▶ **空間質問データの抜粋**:
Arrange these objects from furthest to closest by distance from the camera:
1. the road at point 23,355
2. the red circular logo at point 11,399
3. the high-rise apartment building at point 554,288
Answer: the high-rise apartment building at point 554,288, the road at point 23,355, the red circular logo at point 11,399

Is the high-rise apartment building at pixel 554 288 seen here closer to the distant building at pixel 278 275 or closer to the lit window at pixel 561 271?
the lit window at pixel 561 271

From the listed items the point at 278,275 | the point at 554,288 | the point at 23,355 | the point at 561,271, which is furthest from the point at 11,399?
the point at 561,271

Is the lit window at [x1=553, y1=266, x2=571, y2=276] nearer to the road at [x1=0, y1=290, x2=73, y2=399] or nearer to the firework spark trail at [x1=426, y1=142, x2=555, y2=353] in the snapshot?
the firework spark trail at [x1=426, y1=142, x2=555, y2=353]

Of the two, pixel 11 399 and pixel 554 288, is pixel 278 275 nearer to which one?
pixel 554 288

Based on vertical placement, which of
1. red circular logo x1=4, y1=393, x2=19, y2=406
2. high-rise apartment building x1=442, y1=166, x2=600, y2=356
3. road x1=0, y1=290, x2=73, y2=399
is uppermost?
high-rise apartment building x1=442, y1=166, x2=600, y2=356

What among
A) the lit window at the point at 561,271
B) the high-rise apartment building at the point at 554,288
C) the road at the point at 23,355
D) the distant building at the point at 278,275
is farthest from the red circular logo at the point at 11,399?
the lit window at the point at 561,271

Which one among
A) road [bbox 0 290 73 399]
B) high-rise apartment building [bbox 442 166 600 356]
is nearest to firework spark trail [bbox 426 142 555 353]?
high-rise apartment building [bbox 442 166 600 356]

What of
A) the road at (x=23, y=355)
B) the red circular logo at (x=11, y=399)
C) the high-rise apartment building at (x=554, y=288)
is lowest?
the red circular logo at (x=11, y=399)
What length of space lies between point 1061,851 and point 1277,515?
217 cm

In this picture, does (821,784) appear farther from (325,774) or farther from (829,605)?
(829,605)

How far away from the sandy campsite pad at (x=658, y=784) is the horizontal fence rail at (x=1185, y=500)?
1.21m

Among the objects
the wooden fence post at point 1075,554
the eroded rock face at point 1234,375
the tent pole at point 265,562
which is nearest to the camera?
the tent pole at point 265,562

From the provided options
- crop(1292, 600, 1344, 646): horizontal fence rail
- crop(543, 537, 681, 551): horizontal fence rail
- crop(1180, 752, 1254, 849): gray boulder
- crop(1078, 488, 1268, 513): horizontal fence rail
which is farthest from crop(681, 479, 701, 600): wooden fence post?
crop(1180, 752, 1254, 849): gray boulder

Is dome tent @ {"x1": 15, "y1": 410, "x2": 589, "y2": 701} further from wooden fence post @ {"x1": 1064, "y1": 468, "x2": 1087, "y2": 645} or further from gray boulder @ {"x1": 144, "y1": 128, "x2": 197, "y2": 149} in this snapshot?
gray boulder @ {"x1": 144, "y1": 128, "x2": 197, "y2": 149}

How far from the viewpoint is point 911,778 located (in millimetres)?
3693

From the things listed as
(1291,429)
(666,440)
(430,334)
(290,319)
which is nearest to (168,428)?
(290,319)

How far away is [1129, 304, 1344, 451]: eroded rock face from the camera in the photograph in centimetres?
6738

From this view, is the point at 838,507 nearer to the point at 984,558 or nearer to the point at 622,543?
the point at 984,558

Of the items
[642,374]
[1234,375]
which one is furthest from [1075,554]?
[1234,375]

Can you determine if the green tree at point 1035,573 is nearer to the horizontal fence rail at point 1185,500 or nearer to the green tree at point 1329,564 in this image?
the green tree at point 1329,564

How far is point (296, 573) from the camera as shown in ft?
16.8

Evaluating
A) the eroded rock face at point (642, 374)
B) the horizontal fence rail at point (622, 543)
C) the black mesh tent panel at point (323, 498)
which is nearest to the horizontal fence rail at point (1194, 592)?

▶ **作業指示**:
上の記録をすべて、空行を除いて番号付きリストの形で出力してもらえますか？

▶ **回答文**:
1. Arrange these objects from furthest to closest by distance from the camera:
2. 1. the road at point 23,355
3. 2. the red circular logo at point 11,399
4. 3. the high-rise apartment building at point 554,288
5. Answer: the high-rise apartment building at point 554,288, the road at point 23,355, the red circular logo at point 11,399
6. Is the high-rise apartment building at pixel 554 288 seen here closer to the distant building at pixel 278 275 or closer to the lit window at pixel 561 271?
7. the lit window at pixel 561 271
8. From the listed items the point at 278,275 | the point at 554,288 | the point at 23,355 | the point at 561,271, which is furthest from the point at 11,399?
9. the point at 561,271
10. Is the lit window at [x1=553, y1=266, x2=571, y2=276] nearer to the road at [x1=0, y1=290, x2=73, y2=399] or nearer to the firework spark trail at [x1=426, y1=142, x2=555, y2=353] in the snapshot?
11. the firework spark trail at [x1=426, y1=142, x2=555, y2=353]
12. Of the two, pixel 11 399 and pixel 554 288, is pixel 278 275 nearer to which one?
13. pixel 554 288
14. Based on vertical placement, which of
15. 1. red circular logo x1=4, y1=393, x2=19, y2=406
16. 2. high-rise apartment building x1=442, y1=166, x2=600, y2=356
17. 3. road x1=0, y1=290, x2=73, y2=399
18. is uppermost?
19. high-rise apartment building x1=442, y1=166, x2=600, y2=356
20. What among
21. A) the lit window at the point at 561,271
22. B) the high-rise apartment building at the point at 554,288
23. C) the road at the point at 23,355
24. D) the distant building at the point at 278,275
25. is farthest from the red circular logo at the point at 11,399?
26. the lit window at the point at 561,271
27. Which one among
28. A) road [bbox 0 290 73 399]
29. B) high-rise apartment building [bbox 442 166 600 356]
30. is nearest to firework spark trail [bbox 426 142 555 353]?
31. high-rise apartment building [bbox 442 166 600 356]
32. What of
33. A) the road at (x=23, y=355)
34. B) the red circular logo at (x=11, y=399)
35. C) the high-rise apartment building at (x=554, y=288)
36. is lowest?
37. the red circular logo at (x=11, y=399)
38. What length of space lies between point 1061,851 and point 1277,515?
39. 217 cm
40. In this picture, does (821,784) appear farther from (325,774) or farther from (829,605)?
41. (829,605)
42. How far away from the sandy campsite pad at (x=658, y=784) is the horizontal fence rail at (x=1185, y=500)?
43. 1.21m
44. Among the objects
45. the wooden fence post at point 1075,554
46. the eroded rock face at point 1234,375
47. the tent pole at point 265,562
48. which is nearest to the camera?
49. the tent pole at point 265,562
50. From the provided options
51. - crop(1292, 600, 1344, 646): horizontal fence rail
52. - crop(543, 537, 681, 551): horizontal fence rail
53. - crop(1180, 752, 1254, 849): gray boulder
54. - crop(1078, 488, 1268, 513): horizontal fence rail
55. which is farthest from crop(681, 479, 701, 600): wooden fence post?
56. crop(1180, 752, 1254, 849): gray boulder
57. Is dome tent @ {"x1": 15, "y1": 410, "x2": 589, "y2": 701} further from wooden fence post @ {"x1": 1064, "y1": 468, "x2": 1087, "y2": 645} or further from gray boulder @ {"x1": 144, "y1": 128, "x2": 197, "y2": 149} in this snapshot?
58. gray boulder @ {"x1": 144, "y1": 128, "x2": 197, "y2": 149}
59. How far from the viewpoint is point 911,778 located (in millimetres)?
60. 3693
61. From the things listed as
62. (1291,429)
63. (666,440)
64. (430,334)
65. (290,319)
66. which is nearest to (168,428)?
67. (290,319)
68. How far away is [1129, 304, 1344, 451]: eroded rock face from the camera in the photograph in centimetres?
69. 6738
70. From this view, is the point at 838,507 nearer to the point at 984,558 or nearer to the point at 622,543?
71. the point at 984,558
72. Of the items
73. [642,374]
74. [1234,375]
75. which one is furthest from [1075,554]?
76. [1234,375]
77. Can you determine if the green tree at point 1035,573 is nearer to the horizontal fence rail at point 1185,500 or nearer to the green tree at point 1329,564 in this image?
78. the green tree at point 1329,564
79. How far is point (296, 573) from the camera as shown in ft?
80. 16.8
81. Evaluating
82. A) the eroded rock face at point (642, 374)
83. B) the horizontal fence rail at point (622, 543)
84. C) the black mesh tent panel at point (323, 498)
85. which is nearest to the horizontal fence rail at point (1194, 592)?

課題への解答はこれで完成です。